> Selected passage
================================

In response to a request for comment, an EPA spokesperson said, “As the Trump Administration reins in wasteful spending of taxpayer dollars, EPA will continue terminating assistance agreements in line with those terms and conditions.”

Julia Haggerty, an associate professor of geography at Montana State University, worked with local partners for almost a year to assemble a competitive application to create a program designed to provide technical assistance and resources to underserved communities.

The $10 million program, which launched in May, worked to address a range of issues in the region, including flooding and water contamination, lead pipes and pollution from mining.

The EPA finalized an update to the program’s agreement, which included new terms and conditions, on Dec. 27, according to documents reviewed by The Post.

Beginning in January, the program’s funding oscillated between being frozen and unfrozen. The EPA terminated the grant on Feb. 21, saying the “award no longer effectuates the program goals or agency priorities,” according to an email reviewed by The Post. The university has appealed the termination, citing breach of contract.

“It was just done so haphazardly and carelessly,” Haggerty said. “As a public land grant university, we don’t have the kind of resources to withstand this interruption in access to funding.”

A former EPA official who worked on related issues during the first Trump administration said the contractual language was updated by the White House Office of Management and Budget to provide predictability to grantees.

“The updated terms and conditions require the government to be specific about its reasons for terminating grant agreements,” said the official, who spoke on the condition of anonymity because of ongoing legal challenges with the agency. In this case, the official added, the EPA’s reason was not listed in the grant agreement, “so the agency can’t just terminate.”

================================

> Required tasks
A: List the issues that the passage on the EPA grant termination says the $10 million program worked to address in the region.
B: Give again, word for word, the part of the passage on the EPA grant termination starting with "In response to" and going on through "pollution from mining.".

> Extracted records
================================

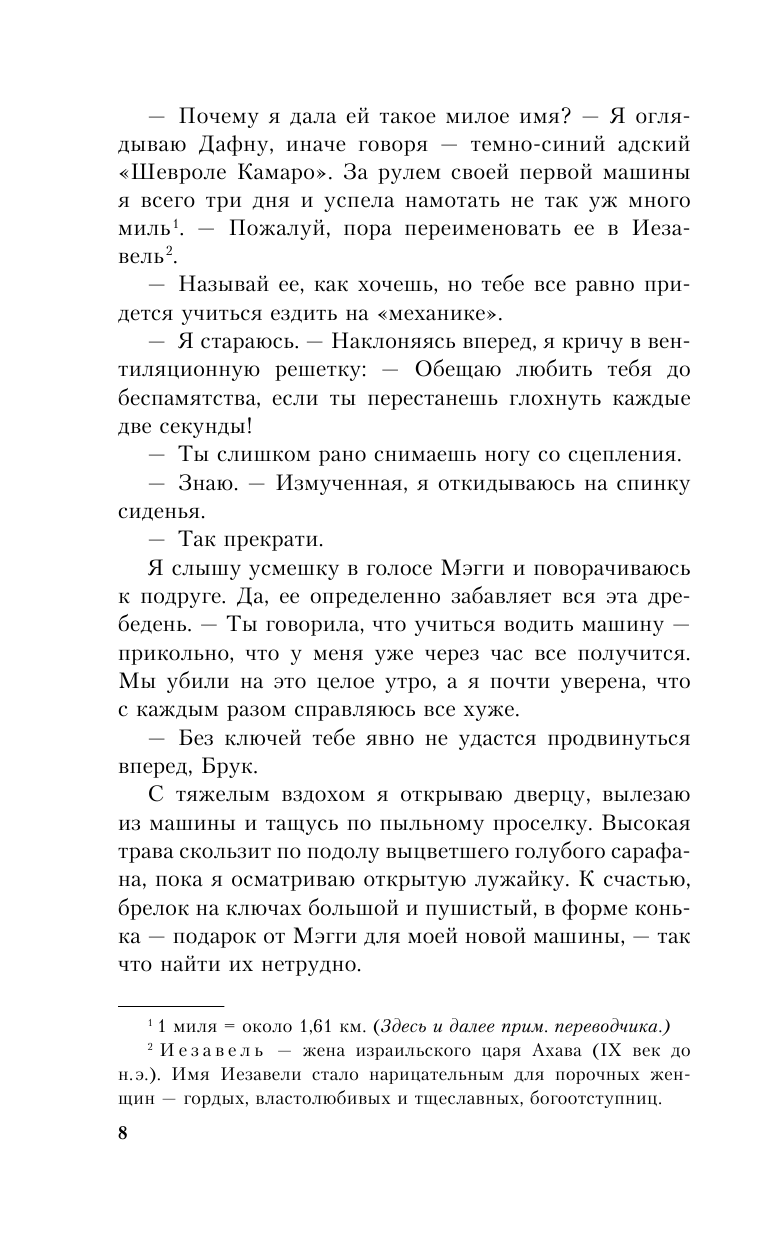 — Почему я дала ей такое милое имя? — Я оглядываю Дафну, иначе говоря — темно-синий адский «Шевроле Камаро». За рулем своей первой машины я всего три дня и успела намотать не так уж много миль$^1$. — Пожалуй, пора переименовать ее в Иезавель$^2$.

— Называй ее, как хочешь, но тебе все равно придется учиться ездить на «механике».

— Я стараюсь. — Наклоняясь вперед, я кричу в вентиляционную решетку: — Обещаю любить тебя до беспамятства, если ты перестанешь глохнуть каждые две секунды!

— Ты слишком рано снимаешь ногу со сцепления.

— Знаю. — Измученная, я откидываюсь на спинку сиденья.

— Так прекрати.

Я слышу усмешку в голосе Мэгги и поворачиваюсь к подруге. Да, ее определенно забавляет вся эта дребедень. — Ты говорила, что учиться водить машину — прикольно, что у меня уже через час все получится. Мы убили на это целое утро, а я почти уверена, что с каждым разом справляюсь все хуже.

— Без ключей тебе явно не удастся продвинуться вперед, Брук.

С тяжелым вздохом я открываю дверцу, вылезаю из машины и тащусь по пыльному проселку. Высокая трава скользит по подолу выцветшего голубого сарафана, пока я осматриваю открытую лужайку. К счастью, брелок на ключах большой и пушистый, в форме конька — подарок от Мэгги для моей новой машины, — так что найти их нетрудно.

$^1$ 1 миля = около 1,61 км. (Здесь и далее прим. переводчика.)

$^2$ Иезавель — жена израильского царя Ахава (IX век до н.э.). Имя Иезавели стало нарицательным для порочных женщин — гордых, властолюбивых и тщеславных, богоотступниц.

8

================================

> Numbered responses
A:
- Flooding
- Water contamination
- Lead pipes
- Pollution from mining

B:
In response to a request for comment, an EPA spokesperson said, “As the Trump Administration reins in wasteful spending of taxpayer dollars, EPA will continue terminating assistance agreements in line with those terms and conditions.”

Julia Haggerty, an associate professor of geography at Montana State University, worked with local partners for almost a year to assemble a competitive application to create a program designed to provide technical assistance and resources to underserved communities.

The $10 million program, which launched in May, worked to address a range of issues in the region, including flooding and water contamination, lead pipes and pollution from mining.